Penolakan Kopi Gayo Di Eropa: Ketua APFI Menduga Adanya Perang Dagang yang Sedang Dimainkan

PlayStiker.id - Kopi Gayo merupakan salah satu varietas kopi kelas premium yang banyak diminati oleh penikmatnya. Memiliki aroma dan rasa khas yang sudah diakui oleh penikmat kopi baik dari dalam negeri hingga ke luar negeri.

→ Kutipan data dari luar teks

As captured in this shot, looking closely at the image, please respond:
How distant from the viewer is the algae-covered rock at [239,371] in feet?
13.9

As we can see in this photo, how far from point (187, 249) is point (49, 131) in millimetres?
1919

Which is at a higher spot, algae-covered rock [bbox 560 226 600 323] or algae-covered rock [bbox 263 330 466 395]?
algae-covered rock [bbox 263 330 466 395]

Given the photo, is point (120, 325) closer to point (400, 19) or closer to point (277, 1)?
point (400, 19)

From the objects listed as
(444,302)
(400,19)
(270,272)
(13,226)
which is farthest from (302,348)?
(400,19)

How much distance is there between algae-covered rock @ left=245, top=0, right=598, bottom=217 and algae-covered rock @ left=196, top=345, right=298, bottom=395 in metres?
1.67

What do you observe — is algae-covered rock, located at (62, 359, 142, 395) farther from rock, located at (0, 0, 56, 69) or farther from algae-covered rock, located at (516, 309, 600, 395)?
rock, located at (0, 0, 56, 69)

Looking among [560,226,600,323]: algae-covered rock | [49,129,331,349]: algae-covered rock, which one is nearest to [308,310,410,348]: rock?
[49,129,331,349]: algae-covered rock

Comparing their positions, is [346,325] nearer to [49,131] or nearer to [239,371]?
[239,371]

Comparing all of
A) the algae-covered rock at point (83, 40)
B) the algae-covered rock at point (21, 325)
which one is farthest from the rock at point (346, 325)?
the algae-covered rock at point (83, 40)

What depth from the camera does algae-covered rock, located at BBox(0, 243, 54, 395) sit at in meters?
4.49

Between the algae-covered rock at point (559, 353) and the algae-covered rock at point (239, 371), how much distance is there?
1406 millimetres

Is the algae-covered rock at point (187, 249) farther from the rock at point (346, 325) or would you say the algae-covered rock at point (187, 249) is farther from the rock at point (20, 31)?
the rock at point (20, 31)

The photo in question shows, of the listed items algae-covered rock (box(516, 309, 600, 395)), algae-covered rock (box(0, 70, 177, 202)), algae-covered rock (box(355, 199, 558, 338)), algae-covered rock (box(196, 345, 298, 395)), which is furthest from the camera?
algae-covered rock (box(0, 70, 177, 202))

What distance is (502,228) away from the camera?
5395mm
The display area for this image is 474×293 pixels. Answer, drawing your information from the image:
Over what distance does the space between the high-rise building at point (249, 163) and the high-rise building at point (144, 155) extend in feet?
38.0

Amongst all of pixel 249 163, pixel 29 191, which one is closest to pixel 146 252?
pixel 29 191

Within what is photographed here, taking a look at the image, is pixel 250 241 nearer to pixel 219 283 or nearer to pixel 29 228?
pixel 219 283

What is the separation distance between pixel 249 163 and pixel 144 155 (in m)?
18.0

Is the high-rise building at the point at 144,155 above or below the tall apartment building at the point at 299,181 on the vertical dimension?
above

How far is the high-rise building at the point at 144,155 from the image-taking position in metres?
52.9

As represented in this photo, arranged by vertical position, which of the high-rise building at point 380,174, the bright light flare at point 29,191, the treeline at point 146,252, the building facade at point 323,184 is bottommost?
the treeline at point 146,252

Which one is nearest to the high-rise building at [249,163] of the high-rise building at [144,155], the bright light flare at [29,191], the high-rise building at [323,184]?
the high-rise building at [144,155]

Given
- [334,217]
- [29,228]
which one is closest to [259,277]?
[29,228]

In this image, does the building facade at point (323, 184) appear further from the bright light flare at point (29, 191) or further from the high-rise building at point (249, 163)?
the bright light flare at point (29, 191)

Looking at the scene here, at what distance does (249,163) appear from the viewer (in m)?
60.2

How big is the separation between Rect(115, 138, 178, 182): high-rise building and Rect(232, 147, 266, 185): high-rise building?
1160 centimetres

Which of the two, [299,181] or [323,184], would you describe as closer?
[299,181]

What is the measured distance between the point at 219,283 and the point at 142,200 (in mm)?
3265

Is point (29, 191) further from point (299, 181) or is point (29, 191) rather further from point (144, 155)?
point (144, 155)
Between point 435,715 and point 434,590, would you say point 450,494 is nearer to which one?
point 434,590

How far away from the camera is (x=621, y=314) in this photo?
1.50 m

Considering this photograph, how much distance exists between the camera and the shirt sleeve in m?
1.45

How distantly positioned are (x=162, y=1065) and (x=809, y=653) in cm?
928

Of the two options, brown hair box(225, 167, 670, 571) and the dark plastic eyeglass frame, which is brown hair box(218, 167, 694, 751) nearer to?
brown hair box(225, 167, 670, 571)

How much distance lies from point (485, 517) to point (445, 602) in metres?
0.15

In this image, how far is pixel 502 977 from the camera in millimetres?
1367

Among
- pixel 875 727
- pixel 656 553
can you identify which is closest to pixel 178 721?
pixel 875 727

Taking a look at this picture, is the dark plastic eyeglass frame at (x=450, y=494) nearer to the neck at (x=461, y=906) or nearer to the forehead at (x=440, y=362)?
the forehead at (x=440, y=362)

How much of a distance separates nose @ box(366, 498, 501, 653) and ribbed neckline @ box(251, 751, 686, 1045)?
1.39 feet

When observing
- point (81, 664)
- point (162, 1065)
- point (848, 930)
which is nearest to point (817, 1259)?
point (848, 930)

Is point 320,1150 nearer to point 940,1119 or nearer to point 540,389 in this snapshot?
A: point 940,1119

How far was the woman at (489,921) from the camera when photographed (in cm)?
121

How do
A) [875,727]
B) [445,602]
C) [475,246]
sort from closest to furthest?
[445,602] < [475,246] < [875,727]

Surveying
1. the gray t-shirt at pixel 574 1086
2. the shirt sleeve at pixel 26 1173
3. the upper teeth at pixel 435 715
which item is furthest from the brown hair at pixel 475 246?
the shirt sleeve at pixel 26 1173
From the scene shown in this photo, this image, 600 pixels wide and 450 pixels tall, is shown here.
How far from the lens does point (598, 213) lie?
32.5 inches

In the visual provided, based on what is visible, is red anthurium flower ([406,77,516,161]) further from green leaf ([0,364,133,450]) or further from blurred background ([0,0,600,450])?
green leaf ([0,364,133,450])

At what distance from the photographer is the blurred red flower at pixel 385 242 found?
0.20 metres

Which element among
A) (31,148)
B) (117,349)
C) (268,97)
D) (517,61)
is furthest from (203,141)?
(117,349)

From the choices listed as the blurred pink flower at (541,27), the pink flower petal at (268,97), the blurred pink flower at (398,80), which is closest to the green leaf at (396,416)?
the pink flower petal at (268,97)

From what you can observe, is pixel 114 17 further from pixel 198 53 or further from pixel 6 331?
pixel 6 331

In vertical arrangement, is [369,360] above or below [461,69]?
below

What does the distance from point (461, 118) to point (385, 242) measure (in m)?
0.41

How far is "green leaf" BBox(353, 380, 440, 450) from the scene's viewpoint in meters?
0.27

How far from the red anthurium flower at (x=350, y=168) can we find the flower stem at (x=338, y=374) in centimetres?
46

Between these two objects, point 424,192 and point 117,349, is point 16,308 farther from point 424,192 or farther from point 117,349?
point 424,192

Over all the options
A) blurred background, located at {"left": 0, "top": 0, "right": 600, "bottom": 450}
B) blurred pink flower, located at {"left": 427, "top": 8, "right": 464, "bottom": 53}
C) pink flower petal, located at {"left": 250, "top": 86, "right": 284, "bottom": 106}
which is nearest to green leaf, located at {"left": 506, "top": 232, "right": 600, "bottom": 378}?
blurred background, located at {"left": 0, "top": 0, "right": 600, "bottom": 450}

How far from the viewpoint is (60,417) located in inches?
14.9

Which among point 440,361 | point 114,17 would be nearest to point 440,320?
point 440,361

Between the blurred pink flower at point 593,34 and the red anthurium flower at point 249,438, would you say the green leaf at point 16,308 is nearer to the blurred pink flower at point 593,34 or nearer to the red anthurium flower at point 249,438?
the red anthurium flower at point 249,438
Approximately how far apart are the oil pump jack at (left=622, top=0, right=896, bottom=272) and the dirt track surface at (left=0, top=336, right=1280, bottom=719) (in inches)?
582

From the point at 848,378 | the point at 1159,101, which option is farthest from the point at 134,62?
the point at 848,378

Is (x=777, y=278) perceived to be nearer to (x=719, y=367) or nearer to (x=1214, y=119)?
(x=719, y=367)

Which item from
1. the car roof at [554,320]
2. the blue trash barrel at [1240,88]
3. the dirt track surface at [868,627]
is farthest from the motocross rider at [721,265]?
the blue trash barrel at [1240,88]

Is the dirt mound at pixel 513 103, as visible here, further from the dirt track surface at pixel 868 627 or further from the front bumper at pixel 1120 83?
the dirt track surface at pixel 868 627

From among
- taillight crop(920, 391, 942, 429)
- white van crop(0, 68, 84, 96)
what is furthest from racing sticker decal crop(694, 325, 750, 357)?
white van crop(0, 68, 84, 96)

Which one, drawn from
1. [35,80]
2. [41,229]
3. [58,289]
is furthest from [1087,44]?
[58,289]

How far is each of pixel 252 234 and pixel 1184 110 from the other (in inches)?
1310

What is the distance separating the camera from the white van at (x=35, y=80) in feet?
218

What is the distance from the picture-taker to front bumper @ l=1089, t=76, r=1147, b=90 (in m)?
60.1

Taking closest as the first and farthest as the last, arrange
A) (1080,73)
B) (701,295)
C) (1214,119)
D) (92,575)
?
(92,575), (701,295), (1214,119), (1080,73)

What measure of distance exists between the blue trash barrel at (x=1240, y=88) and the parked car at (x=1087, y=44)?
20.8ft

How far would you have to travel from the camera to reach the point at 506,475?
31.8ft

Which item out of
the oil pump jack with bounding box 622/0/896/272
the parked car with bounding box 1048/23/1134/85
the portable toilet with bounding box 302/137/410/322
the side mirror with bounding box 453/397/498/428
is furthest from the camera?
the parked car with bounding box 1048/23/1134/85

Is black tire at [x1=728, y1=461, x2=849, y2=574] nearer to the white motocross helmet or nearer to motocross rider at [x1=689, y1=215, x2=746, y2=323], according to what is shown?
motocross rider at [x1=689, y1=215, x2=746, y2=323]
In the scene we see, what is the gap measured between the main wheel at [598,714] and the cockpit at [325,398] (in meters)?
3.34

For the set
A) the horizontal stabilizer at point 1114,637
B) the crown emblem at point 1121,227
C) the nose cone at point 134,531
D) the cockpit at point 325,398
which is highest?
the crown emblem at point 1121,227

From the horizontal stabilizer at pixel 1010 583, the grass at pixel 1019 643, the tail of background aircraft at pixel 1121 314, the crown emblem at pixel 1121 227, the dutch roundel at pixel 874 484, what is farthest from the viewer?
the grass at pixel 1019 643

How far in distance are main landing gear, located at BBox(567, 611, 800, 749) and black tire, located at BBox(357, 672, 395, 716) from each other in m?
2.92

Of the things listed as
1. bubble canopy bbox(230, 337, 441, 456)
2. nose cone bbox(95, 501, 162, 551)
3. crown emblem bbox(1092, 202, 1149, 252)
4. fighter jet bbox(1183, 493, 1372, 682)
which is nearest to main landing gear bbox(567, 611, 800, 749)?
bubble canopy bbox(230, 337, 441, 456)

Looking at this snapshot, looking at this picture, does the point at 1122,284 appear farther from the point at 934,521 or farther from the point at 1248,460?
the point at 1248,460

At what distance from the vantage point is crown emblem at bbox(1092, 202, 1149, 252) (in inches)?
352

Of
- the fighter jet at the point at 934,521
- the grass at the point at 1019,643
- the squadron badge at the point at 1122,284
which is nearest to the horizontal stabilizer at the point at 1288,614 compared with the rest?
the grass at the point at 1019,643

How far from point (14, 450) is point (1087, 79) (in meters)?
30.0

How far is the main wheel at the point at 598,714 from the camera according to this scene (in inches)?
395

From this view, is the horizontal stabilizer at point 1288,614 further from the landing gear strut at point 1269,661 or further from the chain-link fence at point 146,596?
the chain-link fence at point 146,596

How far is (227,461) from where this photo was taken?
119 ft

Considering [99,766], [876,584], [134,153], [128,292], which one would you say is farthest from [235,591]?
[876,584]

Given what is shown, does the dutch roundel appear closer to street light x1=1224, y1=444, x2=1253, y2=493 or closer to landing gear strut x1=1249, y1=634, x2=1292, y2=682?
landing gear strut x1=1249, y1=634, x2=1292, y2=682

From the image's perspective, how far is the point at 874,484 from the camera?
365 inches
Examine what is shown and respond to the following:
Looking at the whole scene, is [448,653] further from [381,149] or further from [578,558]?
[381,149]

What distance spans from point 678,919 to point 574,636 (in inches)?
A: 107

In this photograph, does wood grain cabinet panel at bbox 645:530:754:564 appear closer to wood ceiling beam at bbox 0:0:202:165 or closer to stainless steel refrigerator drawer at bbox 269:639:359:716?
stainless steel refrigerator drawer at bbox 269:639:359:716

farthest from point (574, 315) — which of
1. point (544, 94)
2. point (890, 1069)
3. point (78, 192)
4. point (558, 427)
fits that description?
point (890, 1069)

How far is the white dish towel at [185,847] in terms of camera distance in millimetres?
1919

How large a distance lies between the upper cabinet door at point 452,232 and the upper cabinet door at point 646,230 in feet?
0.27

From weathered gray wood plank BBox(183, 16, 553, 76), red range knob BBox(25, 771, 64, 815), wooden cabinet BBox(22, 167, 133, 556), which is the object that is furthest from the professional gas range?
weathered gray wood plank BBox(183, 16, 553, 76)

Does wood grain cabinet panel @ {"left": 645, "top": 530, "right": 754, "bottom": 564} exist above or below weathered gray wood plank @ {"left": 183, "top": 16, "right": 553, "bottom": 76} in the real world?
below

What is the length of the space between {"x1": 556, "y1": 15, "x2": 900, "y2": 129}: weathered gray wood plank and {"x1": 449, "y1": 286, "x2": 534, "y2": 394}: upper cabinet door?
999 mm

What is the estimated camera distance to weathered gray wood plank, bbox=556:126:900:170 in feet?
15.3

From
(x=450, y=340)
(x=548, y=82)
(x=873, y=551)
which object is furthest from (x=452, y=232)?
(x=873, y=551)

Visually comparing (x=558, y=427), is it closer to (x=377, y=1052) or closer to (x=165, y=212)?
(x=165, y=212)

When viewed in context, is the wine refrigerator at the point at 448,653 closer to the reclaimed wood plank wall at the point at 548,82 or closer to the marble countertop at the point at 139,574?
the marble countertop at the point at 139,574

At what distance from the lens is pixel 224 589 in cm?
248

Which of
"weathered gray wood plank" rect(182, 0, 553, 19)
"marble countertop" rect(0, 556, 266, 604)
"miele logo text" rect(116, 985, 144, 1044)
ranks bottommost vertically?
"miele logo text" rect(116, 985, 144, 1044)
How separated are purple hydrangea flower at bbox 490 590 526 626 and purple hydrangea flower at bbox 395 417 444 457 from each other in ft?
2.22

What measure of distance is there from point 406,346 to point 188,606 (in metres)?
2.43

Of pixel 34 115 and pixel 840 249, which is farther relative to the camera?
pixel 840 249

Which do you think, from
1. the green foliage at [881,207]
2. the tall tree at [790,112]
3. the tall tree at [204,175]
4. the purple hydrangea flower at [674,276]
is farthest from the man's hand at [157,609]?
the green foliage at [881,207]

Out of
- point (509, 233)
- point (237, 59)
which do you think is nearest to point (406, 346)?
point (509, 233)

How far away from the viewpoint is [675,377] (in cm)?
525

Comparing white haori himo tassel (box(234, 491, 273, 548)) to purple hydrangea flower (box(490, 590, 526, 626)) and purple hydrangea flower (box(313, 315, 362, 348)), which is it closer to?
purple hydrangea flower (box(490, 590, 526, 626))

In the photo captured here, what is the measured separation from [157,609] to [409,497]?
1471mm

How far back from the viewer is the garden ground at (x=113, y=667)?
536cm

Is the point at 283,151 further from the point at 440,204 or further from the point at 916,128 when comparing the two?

Kopi Arabica Gayo dibudidayakan di Aceh, tepatnya di wilayah dataran tinggi Tanah Gayo, di Kabupaten Bener Meriah, Aceh Tengah dan sebagian kecil wilayah Gayo Lues. Produksi kopi yang dihasilkan dari tanah ini merupakan yang terbesar di Asia dan menjadi sentra bisnis yang menguntungkan bagi sebagian masyarakat Gayo dan telah menjadi tanaman kopi yang mumpuni dan berkualitas.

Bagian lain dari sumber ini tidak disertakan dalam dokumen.